Let’s be clear: Americans on all sides of the political spectrum are eager to see checks on drug corporations’ power to price-gouge and needlessly hike costs. But in some communities, stopping these unjust practices is a matter of life and death. For those living with or at risk of contracting HIV and AIDS — especially communities of color — an end to the status quo can’t come soon enough.

Consider the drug corporation Gilead: makers of a drug called Truvada. When taken daily, Truvada, or its generic equivalent, reduces the risk of HIV transmission by more than 99%. That’s more effective than the vaccines for polio, measles, mumps and tuberculosis. If we can get enough people to take the medication, we can end the epidemic once and for all.

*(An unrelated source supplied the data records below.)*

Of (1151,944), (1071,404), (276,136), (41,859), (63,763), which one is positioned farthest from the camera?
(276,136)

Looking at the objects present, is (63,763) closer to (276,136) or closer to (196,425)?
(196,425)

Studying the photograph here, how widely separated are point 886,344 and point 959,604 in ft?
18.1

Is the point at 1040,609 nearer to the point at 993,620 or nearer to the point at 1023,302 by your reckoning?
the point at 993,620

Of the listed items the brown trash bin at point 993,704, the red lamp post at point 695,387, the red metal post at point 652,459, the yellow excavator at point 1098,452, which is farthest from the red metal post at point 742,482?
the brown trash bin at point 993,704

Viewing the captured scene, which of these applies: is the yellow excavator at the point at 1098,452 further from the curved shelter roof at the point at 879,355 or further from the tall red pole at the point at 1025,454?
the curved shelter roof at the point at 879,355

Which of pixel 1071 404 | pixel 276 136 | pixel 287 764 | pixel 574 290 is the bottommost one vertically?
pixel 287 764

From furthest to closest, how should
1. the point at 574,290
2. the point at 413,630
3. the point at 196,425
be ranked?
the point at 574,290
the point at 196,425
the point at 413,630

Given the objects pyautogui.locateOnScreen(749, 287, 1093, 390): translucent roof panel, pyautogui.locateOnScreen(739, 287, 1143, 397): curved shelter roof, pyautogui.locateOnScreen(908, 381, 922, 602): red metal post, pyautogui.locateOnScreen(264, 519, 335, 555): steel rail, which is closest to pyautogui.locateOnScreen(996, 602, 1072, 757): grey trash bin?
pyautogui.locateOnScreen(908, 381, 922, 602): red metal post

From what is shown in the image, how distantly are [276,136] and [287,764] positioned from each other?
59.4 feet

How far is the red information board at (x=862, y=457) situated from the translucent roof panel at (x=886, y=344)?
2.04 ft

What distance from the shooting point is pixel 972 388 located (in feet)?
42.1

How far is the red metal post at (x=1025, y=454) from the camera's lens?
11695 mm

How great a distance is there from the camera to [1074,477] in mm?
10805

Gilead has a monopoly on Truvada. A monthly prescription in the United States costs $1,600, despite the fact that it’s available in places like Southeast Asia and the African continent for just $6. Is it any surprise that, according to public health experts, more than a million Americans who should be taking Truvada aren’t doing so because they can’t afford monopoly prices? And according to the Centers for Disease Control and Prevention, of the 500,000 black people who would benefit from PrEP, a daily pill for HIV prevention, just 7,000 filled prescriptions in 2015.

Cities like my hometown of Baltimore and Washington, D.C., are designated as “hotspots” for HIV transmission by the federal government. Communities like ours account for nearly half of all new cases each year — a brutal trend I’ve been fighting for two decades. Back then, I managed one of the first federal harm reduction grants as HIV ravaged our community, living onsite with 350 poor people battling HIV. How is it all this time has passed and we’ve only made marginal progress in this fight?

Perhaps it’s because of the fact that HIV may be an equal-opportunity killer if untreated, but the odds of contracting it are not distributed equally. Black men living in Baltimore face a risk 11.1 times higher than their White peers. For Black women, the risk is more than 20.3 times higher than Whites.

Let’s be clear: this is a solvable problem. Passing the Elijah E. Cummings Lower Drug Costs Now Act would be a great start — one which the late Rep. Cummings, a long-time champion against Big Pharma price-gouging, would applaud.

Struggling to get by in America is hard enough. It shouldn’t be deadly. Not when we have the technology to prevent HIV transmission and not because we defer to greedy drug corporations withholding a cure from the public. Taxpayers and the U.S. government paid for almost 100% of the research that went into the development of Truvada as PrEP, and still retain the relevant intellectual property rights. Now we must demand it’s made available and affordable to all who need it. Because this is a matter that is literally life or death.